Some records
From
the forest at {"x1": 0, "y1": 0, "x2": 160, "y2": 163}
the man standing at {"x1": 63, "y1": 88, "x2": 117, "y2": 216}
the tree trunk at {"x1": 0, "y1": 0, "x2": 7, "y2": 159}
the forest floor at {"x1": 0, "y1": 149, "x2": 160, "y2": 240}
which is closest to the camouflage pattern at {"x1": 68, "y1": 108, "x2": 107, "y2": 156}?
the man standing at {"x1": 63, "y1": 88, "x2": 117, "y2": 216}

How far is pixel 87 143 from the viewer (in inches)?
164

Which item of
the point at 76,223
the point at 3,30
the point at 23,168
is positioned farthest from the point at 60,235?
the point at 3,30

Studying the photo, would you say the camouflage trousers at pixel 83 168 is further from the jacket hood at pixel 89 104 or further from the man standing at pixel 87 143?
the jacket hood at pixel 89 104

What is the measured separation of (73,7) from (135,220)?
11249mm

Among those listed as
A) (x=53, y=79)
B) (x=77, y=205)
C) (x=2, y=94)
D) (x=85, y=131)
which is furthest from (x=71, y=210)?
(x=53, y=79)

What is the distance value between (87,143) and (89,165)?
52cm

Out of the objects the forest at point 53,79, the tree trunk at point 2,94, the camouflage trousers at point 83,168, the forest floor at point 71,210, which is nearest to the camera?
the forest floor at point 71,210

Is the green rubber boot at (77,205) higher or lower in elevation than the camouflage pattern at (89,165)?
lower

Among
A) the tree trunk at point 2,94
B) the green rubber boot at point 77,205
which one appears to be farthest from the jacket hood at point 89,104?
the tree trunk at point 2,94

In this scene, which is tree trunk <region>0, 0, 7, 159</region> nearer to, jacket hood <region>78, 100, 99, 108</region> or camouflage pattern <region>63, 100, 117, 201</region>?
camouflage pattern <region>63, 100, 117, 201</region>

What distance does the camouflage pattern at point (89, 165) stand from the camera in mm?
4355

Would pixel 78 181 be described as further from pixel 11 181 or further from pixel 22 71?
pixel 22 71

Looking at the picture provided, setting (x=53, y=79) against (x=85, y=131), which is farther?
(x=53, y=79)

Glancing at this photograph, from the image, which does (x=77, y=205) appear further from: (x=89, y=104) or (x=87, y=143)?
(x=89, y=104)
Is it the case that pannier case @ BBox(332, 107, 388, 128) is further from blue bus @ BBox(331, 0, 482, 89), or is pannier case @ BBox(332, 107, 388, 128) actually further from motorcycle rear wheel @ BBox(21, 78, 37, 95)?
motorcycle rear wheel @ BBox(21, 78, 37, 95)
--
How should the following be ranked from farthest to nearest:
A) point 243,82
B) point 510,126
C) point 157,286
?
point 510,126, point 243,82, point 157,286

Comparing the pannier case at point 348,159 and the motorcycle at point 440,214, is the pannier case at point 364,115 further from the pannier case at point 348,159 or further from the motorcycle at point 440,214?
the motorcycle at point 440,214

TASK DETAILS: Tally the lines in the records above that contain the string "BBox". Give only the number.

EXERCISE RESULT: 2